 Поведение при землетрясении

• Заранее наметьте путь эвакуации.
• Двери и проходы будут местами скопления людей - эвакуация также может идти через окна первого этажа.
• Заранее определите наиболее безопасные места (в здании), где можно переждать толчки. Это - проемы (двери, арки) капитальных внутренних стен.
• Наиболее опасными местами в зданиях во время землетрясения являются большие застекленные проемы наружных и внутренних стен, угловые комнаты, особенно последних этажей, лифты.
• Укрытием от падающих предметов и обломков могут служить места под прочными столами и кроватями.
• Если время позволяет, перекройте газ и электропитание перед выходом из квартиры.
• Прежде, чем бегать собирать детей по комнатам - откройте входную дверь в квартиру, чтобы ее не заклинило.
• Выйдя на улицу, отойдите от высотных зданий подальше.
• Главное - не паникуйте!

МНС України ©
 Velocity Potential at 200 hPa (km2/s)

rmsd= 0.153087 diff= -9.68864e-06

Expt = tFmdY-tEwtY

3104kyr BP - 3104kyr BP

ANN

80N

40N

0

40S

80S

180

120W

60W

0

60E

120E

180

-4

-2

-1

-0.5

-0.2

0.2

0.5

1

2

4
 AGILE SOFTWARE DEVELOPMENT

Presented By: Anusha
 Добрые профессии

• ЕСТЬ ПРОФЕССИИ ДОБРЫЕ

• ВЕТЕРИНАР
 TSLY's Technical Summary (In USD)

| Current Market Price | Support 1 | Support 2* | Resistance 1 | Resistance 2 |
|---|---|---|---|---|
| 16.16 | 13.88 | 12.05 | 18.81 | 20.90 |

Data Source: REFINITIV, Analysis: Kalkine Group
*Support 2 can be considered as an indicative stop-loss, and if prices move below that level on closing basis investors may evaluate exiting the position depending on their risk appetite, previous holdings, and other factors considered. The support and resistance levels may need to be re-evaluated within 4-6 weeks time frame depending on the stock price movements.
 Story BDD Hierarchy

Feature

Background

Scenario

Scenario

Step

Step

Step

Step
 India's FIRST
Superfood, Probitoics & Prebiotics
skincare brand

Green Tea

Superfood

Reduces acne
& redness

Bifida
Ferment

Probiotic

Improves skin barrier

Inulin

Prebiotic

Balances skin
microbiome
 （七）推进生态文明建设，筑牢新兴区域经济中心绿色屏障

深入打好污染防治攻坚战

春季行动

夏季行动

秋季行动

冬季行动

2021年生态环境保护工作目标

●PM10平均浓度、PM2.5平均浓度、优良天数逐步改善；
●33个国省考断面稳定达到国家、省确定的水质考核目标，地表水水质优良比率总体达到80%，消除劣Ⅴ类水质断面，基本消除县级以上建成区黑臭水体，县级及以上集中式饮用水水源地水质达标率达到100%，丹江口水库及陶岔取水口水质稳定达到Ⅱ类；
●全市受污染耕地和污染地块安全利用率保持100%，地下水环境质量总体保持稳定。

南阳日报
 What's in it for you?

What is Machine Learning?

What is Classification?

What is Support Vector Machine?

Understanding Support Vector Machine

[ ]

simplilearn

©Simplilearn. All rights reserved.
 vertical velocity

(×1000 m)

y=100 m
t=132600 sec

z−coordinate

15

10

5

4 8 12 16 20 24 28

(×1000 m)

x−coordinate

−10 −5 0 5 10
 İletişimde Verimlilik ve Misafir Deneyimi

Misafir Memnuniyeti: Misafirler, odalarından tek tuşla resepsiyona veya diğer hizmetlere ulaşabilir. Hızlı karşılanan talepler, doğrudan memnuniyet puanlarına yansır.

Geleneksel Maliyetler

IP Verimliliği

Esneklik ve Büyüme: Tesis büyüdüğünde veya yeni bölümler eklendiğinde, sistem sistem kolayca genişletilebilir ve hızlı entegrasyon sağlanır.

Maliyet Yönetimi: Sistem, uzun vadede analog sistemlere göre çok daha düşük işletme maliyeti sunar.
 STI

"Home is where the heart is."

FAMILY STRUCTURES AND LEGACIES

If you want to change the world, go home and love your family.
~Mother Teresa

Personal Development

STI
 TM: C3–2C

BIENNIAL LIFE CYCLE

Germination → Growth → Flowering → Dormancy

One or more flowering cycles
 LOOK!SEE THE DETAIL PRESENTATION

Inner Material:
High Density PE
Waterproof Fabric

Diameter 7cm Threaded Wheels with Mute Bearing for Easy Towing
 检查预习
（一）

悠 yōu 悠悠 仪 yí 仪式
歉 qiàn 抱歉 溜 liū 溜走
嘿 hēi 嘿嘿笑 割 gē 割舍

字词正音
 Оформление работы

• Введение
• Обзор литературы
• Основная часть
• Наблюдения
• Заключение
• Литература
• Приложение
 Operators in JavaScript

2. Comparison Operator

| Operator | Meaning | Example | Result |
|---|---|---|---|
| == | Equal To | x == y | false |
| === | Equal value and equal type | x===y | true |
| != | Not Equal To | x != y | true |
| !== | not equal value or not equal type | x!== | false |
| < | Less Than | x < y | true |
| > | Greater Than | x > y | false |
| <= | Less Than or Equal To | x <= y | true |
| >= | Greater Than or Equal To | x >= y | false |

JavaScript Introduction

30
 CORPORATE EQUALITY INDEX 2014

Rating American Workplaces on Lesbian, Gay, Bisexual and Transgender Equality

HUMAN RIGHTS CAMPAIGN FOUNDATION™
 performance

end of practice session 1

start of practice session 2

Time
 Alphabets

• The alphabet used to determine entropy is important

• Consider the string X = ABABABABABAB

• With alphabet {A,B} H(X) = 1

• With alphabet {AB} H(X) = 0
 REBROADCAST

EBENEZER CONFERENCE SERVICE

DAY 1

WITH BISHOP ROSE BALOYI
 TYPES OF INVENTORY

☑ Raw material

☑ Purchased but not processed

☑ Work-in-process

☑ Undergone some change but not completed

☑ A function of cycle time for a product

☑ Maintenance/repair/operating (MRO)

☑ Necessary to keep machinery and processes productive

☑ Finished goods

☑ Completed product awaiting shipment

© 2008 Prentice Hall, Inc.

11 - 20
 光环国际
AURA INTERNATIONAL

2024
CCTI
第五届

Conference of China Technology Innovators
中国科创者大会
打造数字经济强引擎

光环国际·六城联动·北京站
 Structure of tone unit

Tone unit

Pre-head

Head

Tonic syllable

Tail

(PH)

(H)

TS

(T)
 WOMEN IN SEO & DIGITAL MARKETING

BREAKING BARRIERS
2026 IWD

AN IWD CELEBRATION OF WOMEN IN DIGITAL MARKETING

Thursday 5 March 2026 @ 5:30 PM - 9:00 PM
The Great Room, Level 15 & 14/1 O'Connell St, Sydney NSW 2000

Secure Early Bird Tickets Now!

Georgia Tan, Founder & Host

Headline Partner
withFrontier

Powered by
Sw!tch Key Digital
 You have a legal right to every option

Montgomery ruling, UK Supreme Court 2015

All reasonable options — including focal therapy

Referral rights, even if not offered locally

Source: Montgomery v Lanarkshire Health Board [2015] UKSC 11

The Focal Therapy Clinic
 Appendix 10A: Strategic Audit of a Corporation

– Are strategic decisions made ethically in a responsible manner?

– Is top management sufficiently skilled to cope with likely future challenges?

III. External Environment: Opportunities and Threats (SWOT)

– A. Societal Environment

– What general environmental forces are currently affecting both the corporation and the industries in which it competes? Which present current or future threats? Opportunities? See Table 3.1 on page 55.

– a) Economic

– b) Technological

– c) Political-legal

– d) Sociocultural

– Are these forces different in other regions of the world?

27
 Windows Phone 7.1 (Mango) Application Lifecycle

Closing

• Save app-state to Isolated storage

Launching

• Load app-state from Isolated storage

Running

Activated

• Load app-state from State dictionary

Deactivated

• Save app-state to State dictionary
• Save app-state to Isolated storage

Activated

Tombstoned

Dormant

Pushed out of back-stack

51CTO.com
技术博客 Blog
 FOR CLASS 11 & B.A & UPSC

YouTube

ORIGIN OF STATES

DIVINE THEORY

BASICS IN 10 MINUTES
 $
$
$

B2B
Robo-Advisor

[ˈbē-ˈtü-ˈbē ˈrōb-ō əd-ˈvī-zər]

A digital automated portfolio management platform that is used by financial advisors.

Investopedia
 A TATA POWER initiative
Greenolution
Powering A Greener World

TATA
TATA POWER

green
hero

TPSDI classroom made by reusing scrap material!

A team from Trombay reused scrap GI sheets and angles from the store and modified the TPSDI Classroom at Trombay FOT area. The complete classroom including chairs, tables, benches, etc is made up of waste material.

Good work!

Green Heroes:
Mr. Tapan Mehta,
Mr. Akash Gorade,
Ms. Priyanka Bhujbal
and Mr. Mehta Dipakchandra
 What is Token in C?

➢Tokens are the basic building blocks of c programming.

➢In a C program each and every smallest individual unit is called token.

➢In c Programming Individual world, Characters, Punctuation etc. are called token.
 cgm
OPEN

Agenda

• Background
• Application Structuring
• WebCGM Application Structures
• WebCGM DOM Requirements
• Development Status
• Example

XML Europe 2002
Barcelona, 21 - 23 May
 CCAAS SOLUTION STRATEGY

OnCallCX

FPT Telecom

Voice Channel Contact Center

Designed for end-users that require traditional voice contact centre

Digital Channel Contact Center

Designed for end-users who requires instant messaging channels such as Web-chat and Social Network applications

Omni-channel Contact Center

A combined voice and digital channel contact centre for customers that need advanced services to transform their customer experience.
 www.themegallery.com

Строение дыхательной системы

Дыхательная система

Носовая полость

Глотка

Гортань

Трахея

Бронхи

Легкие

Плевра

*-*-*

Within the entries above, find every line where the string "value" occurs, and copy it.

▸ **COMPLETED TASK**:
| === | Equal value and equal type | x===y | true |
| !== | not equal value or not equal type | x!== | false |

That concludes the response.